Speaker:

Hadi gidelim!

Speaker:

Bana kendinden bahset.

Speaker:

Tell me about yourself.

Speaker:

Hayatı oyuncak mağazam gibi görüyorum.

Speaker:

I regard life as my toy store.

Speaker:

Affetmek yerine izin istemek daha iyidir.

Speaker:

Better to ask permission than forgiveness.

Speaker:

Sadece hata yaparak öğreniriz.

Speaker:

Only by error do we learn.

Speaker:

Ve gözlem yoluyla. Hata ve gözlem. Daha fazlasını gözlemleyin!

Speaker:

And by observation. Error and observation.
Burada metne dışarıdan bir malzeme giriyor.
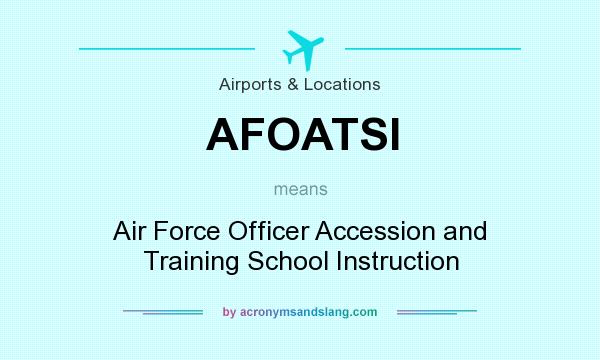 What does AFOATSI mean? It stands for Air Force Officer Accession and Training School Instruction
Observe more!

Speaker:

Artık sadece af dileyebilirim.

Speaker:

Now I can only ask for forgiveness.

Speaker:

Bir şey hakkında ne hissettiğimiz genellikle o konuda kendimize anlattığımız hikayeyle belirlenir.

Speaker:

How we feel about something is often determined by the story we tell ourselves about it.

Speaker:

İnsanların bize kendileri hakkında anlattıkları hikaye, onların kim oldukları hakkında çok az şey söylerken, kim olduklarına inanmamızı istedikleri hakkında çok şey anlatır.

Speaker:

The story people tell us about themselves tells us little about who they are, and much about who they want us to believe they are.

Speaker:

Hazzı erteleme yeteneği, yaşamdaki başarının bir göstergesidir.

Speaker:

The ability to delay gratification is a predictor of success in life.

Speaker:

Gelecekteki beni şimdiki beni sevdirmek için lezzetli bir şeyin son lokmasını bırakıyorum.

Speaker:

I leave the last bite of something tasty to make future-me love current-me.

Speaker:

Aşırı derecede gecikmiş tatmin, tatmin değildir.

Speaker:

Delayed gratification at the extreme is no gratification.

Speaker:

Bir kahveyle mutlu olamazsan yatla da mutlu olamazsın.

Speaker:

If you can't be happy with a coffee, then you can't be happy with a yacht.

Speaker:

Oyunu kazanmanın ilk kuralı kale direklerini hareket ettirmeyi bırakmaktır

Speaker:

The first rule of winning the game is to stop moving the goalposts

Speaker:

Her şey mümkün olduğu kadar basitleştirilmeli, ancak daha basit olmamalıdır.

Speaker:

Everything should be made as simple as possible, but not simpler.

Speaker:

Sorgulanamayacak cevaplara sahip olmaktansa cevaplanamayacak soruları tercih ederim.

Speaker:

I would rather have questions that can't be answered than answers that can't be questioned.

Speaker:

Aklım bir fil ve bir biniciden oluşuyor.

Speaker:

My mind is made up of an elephant and a rider.

Speaker:

Yalnızca filin hoşlanmadığı şeyleri yaparak binicinin kontrolün elinde olup olmadığını anlarım.

Speaker:

Only by doing things the elephant dislikes will I know if the rider is in control.

Speaker:

Her sıcak duşu 1 dakika soğuk su ile sonlandırıyorum.

Speaker:

I end every hot shower with 1 minute of cold water.

Speaker:

Fil bunu asla yapmak istemez; binicisi her zaman yapar.

Speaker:

The elephant never wants to do it, the rider always does.

Speaker:

Disiplin, kendinize güvenebileceğinizi kendinize kanıtlama eylemidir.

Speaker:

Discipline is the act of proving to yourself that you can trust yourself.

Speaker:

Disiplin özgürlüktür.

Speaker:

Discipline is freedom.

Speaker:

Disiplin küçük ve büyük şekillerde uygulanmalıdır.

Speaker:

Discipline must be practiced, in small and big ways.

Speaker:

Benlik saygısı boya katmanlarından oluşan bir dağdır.

Speaker:

Self esteem is a mountain made of layers of paint.

Speaker:

Her şeyin bu kadar ciddi olması gerekmiyor.

Speaker:

Not everything has to be so serious.

Speaker:

Eğlenceyi getirdiğinizde dünya bunu takdir ediyor.

Speaker:

When you bring the fun, the world appreciates it.

Speaker:

Balıklar çığlık atabilseydi okyanusun ne kadar korkutucu olacağını hiç düşündünüz mü?

Speaker:

Have you ever thought about how scary the ocean would be if fish could scream?